**Page extract**

Places to go and things to see by Gypsy Bev

Posts tagged ‘Gettysburg Address’

Remains of Civil War Veteran Rededicated at Sarahsville, Ohio

Funeral Procession arrives at Village View Cemetery.

Funeral Procession arrives at Village View Cemetery.

Village View Cemetery in Sarahsville, Ohio was the scene of the rededication of the remains of Pvt. Absalom (Abner) Robinson, Civil War veteran.  2013 was the 120th anniversary of Abner’s death and the 150th anniversary of President Lincoln’s well-known Gettysburg Address.

Robinson brothers arrived ready to help at original burial site.

Robinson brothers arrived ready to help at original burial site.

Actual preparation for the ceremony began earlier in the week when three great-great-grandsons of Pvt. Abner Robinson met on top a hill in East Union with township trustees and the local funeral home. They knew exactly where Abner Robinson had been buried as the tombstone was still on the hill. Seems that in 1893, Abner died after being struck in the eye by a rusty nail while helping with work on a barn. At that time they were not certain of the actual cause of death or what illness might be involved, so decided to bury Abner on top of a far away hill so he wouldn’t spread his possible disease, most likely tetanus, to anyone else.

Hardware from 1893 casket

Hardware from 1893 casket

Knowing the story, the family decided they would like Abner Robinson’s remains to be moved to their family plot. After digging by the tombstone, they found no sign of any remains. But when one of the relatives suggesting digging closer to the cedar tree, they made some exciting discoveries.   Not only did they find the original cedar casket, which was squashed to about eight inches, but inside they found several bones, part of the skull, and teeth. There were also hinges that still worked on the lid as well as other pieces of rusted metal.

The local funeral home, McVay-Perkins of Caldwell, took those body parts found in the 1893 casket, and put them in a pouch to be placed inside the new casket, which was made of cherry wood.

**Information shown**

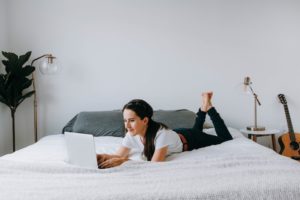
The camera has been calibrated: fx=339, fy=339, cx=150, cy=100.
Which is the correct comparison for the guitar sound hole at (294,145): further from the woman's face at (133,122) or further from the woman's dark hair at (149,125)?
the woman's face at (133,122)

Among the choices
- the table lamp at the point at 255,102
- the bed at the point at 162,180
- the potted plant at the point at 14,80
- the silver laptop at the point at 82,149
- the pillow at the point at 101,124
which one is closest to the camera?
the bed at the point at 162,180

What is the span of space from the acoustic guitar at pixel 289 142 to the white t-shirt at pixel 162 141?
1.57 metres

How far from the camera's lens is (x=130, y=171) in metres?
1.55

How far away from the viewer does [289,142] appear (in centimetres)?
327

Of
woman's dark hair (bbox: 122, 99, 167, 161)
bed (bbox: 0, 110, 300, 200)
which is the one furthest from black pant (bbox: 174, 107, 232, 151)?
bed (bbox: 0, 110, 300, 200)

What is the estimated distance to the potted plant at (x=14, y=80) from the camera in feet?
9.90

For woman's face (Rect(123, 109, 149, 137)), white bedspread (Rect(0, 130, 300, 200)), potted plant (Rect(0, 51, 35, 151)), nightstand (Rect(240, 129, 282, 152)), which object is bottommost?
nightstand (Rect(240, 129, 282, 152))

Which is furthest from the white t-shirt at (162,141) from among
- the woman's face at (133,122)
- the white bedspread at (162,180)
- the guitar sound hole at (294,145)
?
the guitar sound hole at (294,145)

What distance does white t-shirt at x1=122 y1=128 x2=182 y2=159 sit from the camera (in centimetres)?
193

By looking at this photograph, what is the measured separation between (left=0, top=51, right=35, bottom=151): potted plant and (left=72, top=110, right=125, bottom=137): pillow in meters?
0.59

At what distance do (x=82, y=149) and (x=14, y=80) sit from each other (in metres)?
1.74

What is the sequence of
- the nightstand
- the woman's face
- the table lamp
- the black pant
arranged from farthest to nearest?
the table lamp < the nightstand < the black pant < the woman's face

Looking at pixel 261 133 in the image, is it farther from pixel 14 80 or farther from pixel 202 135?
pixel 14 80

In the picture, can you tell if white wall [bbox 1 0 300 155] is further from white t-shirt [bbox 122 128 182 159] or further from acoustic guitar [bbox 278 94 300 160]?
white t-shirt [bbox 122 128 182 159]
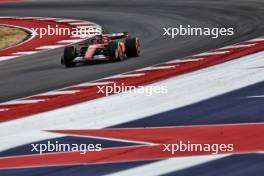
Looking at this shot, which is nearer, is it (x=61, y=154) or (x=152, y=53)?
(x=61, y=154)

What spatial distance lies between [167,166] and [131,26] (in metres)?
15.7

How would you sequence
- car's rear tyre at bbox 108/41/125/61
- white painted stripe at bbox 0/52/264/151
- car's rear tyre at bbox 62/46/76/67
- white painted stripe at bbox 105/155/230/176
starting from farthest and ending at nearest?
car's rear tyre at bbox 62/46/76/67, car's rear tyre at bbox 108/41/125/61, white painted stripe at bbox 0/52/264/151, white painted stripe at bbox 105/155/230/176

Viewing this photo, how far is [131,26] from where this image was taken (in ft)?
84.7

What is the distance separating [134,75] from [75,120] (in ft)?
12.7

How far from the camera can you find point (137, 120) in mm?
13117

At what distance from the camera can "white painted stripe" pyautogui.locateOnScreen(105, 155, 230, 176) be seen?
10.2 metres

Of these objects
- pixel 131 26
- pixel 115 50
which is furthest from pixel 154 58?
pixel 131 26

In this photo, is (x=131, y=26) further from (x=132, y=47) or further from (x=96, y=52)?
(x=96, y=52)

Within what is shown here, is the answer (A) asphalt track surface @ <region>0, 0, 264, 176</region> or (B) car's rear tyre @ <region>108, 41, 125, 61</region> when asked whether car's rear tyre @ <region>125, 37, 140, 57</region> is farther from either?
(B) car's rear tyre @ <region>108, 41, 125, 61</region>

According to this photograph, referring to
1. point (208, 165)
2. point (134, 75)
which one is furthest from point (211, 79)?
point (208, 165)

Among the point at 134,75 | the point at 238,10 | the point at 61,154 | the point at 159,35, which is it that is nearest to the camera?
the point at 61,154

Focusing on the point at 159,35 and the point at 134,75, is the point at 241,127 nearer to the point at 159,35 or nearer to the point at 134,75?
the point at 134,75

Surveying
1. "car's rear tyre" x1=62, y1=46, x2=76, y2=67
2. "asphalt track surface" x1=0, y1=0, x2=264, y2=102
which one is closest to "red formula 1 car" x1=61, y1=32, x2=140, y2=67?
"car's rear tyre" x1=62, y1=46, x2=76, y2=67

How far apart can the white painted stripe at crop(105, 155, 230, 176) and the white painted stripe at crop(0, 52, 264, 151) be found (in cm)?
248
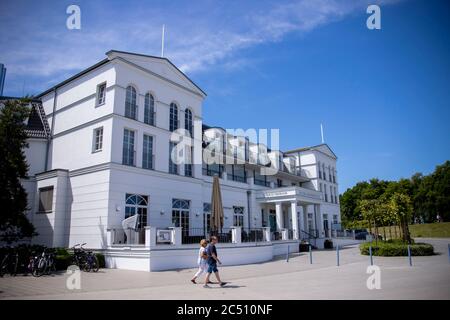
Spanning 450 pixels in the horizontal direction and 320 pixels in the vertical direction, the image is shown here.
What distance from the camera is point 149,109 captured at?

**Work instruction**
Continue the blog post about the rededication of Pvt. Abner Robinson's remains, picking up after its last sentence.

**Exercise answer**
Hearse with Sons of Union Civil War Veterans and Governor Dollison

Hearse with Sons of Union Civil War Veterans and Governor Dollison

When approaching a distinguished gentleman in a top hat before the ceremony, I asked him if he would be so kind as to let me take his picture with the Sons of Union Veterans that were present. His answer surprised me, “You are speaking to Governor Dennison, the 23rd Governor of Ohio. Next thing you know women like you will be asking for the right to vote.” When asked about the Civil War, he freely expressed his opinion, “That was a war of southern rebellion, there was nothing civil about it.”

Two black Perchenon horses prepare for the procession.

Two black Percheron horses prepare for the procession.

The funeral hearse drawn by twin black Percheron horses and provided by Robert Baird of Troy, Ohio, started their route at the Sarahsville Center Free Methodist Church.  What a procession it was! Following the horse-drawn funeral carriage bearing Pvt. Robinson’s cherry casket, members of Sons of Union Veterans of the Civil War marched to the cadance of the fife and drum corps. Many descendents of Abner also walked the half mile road to Village View Cemetery in Sarahsville.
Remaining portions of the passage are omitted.